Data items
╭──

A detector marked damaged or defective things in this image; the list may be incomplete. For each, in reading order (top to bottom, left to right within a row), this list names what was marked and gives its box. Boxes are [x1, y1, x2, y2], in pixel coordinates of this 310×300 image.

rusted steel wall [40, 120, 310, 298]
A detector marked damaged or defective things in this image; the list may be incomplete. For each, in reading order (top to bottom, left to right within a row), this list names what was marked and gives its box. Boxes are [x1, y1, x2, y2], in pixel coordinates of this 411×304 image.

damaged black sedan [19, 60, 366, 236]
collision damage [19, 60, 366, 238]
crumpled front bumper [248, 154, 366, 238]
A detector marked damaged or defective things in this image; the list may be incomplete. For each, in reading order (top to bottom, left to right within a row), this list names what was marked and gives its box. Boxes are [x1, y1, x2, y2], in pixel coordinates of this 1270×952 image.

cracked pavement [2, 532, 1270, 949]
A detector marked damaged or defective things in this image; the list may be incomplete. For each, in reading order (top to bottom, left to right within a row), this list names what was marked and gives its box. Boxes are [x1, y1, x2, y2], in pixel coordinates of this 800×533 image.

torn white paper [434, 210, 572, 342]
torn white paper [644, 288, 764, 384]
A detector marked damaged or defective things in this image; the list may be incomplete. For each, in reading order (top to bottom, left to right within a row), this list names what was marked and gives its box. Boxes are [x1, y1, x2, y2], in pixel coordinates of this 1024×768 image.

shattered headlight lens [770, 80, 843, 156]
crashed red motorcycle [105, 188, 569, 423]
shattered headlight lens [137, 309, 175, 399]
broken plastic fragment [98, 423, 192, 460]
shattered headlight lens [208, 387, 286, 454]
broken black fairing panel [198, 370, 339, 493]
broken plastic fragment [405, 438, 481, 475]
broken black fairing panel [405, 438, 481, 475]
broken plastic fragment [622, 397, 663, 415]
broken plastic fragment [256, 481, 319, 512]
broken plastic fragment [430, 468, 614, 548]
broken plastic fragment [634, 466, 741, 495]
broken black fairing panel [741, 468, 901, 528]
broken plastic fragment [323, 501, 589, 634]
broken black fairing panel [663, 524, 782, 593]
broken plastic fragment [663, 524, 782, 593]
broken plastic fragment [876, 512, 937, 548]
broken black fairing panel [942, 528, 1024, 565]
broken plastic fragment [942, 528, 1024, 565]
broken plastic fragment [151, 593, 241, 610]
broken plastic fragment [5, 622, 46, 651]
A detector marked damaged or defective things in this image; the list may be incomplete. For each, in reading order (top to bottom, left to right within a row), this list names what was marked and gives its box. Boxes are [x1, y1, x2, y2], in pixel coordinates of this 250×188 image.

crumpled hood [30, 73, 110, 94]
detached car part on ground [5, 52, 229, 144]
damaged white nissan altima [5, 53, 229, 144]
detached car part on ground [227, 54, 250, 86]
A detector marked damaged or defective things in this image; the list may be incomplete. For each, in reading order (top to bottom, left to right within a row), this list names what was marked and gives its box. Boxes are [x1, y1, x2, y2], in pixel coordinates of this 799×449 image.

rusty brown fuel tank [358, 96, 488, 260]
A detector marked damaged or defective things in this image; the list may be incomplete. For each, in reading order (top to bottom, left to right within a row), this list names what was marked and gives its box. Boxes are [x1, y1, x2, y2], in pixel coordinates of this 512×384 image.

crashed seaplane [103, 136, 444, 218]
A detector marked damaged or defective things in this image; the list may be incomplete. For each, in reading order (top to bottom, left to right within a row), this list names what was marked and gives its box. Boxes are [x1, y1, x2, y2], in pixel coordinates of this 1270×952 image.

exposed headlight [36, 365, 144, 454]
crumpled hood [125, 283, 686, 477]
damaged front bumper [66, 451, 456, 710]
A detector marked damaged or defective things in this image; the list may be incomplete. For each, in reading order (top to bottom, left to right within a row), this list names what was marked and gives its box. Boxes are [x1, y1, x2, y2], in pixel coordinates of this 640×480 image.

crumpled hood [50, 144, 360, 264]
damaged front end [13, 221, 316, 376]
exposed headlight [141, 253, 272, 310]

╰──

● What you should do
Please write out the records from above, keeping every line exact.

● Exercise answer
A detector marked damaged or defective things in this image; the list may be incomplete. For each, in reading order (top to bottom, left to right within a row), this list names what was marked and gives its box. Boxes are [x1, y1, x2, y2], in pixel coordinates of this 310×300 image.

rusted steel wall [40, 120, 310, 298]
A detector marked damaged or defective things in this image; the list may be incomplete. For each, in reading order (top to bottom, left to right within a row), this list names what was marked and gives its box. Boxes are [x1, y1, x2, y2], in pixel coordinates of this 411×304 image.

damaged black sedan [19, 60, 366, 236]
collision damage [19, 60, 366, 238]
crumpled front bumper [248, 154, 366, 238]
A detector marked damaged or defective things in this image; the list may be incomplete. For each, in reading order (top to bottom, left to right within a row), this list names what was marked and gives its box. Boxes are [x1, y1, x2, y2], in pixel coordinates of this 1270×952 image.

cracked pavement [2, 532, 1270, 949]
A detector marked damaged or defective things in this image; the list may be incomplete. For each, in reading order (top to bottom, left to right within a row), this list names what was marked and gives its box. Boxes are [x1, y1, x2, y2], in pixel coordinates of this 800×533 image.

torn white paper [434, 210, 572, 342]
torn white paper [644, 288, 764, 384]
A detector marked damaged or defective things in this image; the list may be incomplete. For each, in reading order (top to bottom, left to right within a row), this list names what was marked and gives its box. Boxes are [x1, y1, x2, y2], in pixel coordinates of this 1024×768 image.

shattered headlight lens [770, 80, 843, 156]
crashed red motorcycle [105, 188, 569, 423]
shattered headlight lens [137, 309, 175, 399]
broken plastic fragment [98, 423, 192, 460]
shattered headlight lens [208, 387, 286, 454]
broken black fairing panel [198, 370, 339, 493]
broken plastic fragment [405, 438, 481, 475]
broken black fairing panel [405, 438, 481, 475]
broken plastic fragment [622, 397, 663, 415]
broken plastic fragment [256, 481, 319, 512]
broken plastic fragment [430, 468, 614, 548]
broken plastic fragment [634, 466, 741, 495]
broken black fairing panel [741, 468, 901, 528]
broken plastic fragment [323, 501, 589, 634]
broken black fairing panel [663, 524, 782, 593]
broken plastic fragment [663, 524, 782, 593]
broken plastic fragment [876, 512, 937, 548]
broken black fairing panel [942, 528, 1024, 565]
broken plastic fragment [942, 528, 1024, 565]
broken plastic fragment [151, 593, 241, 610]
broken plastic fragment [5, 622, 46, 651]
A detector marked damaged or defective things in this image; the list may be incomplete. For each, in reading order (top to bottom, left to right within a row), this list names what was marked and gives its box. Boxes are [x1, y1, x2, y2], in pixel coordinates of this 250×188 image.

crumpled hood [30, 73, 110, 94]
detached car part on ground [5, 52, 229, 144]
damaged white nissan altima [5, 53, 229, 144]
detached car part on ground [227, 54, 250, 86]
A detector marked damaged or defective things in this image; the list may be incomplete. For each, in reading order (top to bottom, left to right within a row), this list names what was marked and gives its box. Boxes are [x1, y1, x2, y2], in pixel coordinates of this 799×449 image.

rusty brown fuel tank [358, 96, 488, 260]
A detector marked damaged or defective things in this image; the list may be incomplete. For each, in reading order (top to bottom, left to right within a row), this list names what was marked and gives its box. Boxes are [x1, y1, x2, y2], in pixel coordinates of this 512×384 image.

crashed seaplane [103, 136, 444, 218]
A detector marked damaged or defective things in this image; the list may be incomplete. For each, in reading order (top to bottom, left to right within a row), this list names what was marked and gives its box. Boxes are [x1, y1, x2, y2], in pixel coordinates of this 1270×952 image.

exposed headlight [36, 365, 144, 454]
crumpled hood [125, 283, 686, 477]
damaged front bumper [66, 451, 456, 710]
A detector marked damaged or defective things in this image; the list may be incomplete. For each, in reading order (top to bottom, left to right within a row), this list names what was marked and gives its box. Boxes are [x1, y1, x2, y2], in pixel coordinates of this 640×480 image.

crumpled hood [50, 144, 360, 264]
damaged front end [13, 221, 316, 376]
exposed headlight [141, 253, 272, 310]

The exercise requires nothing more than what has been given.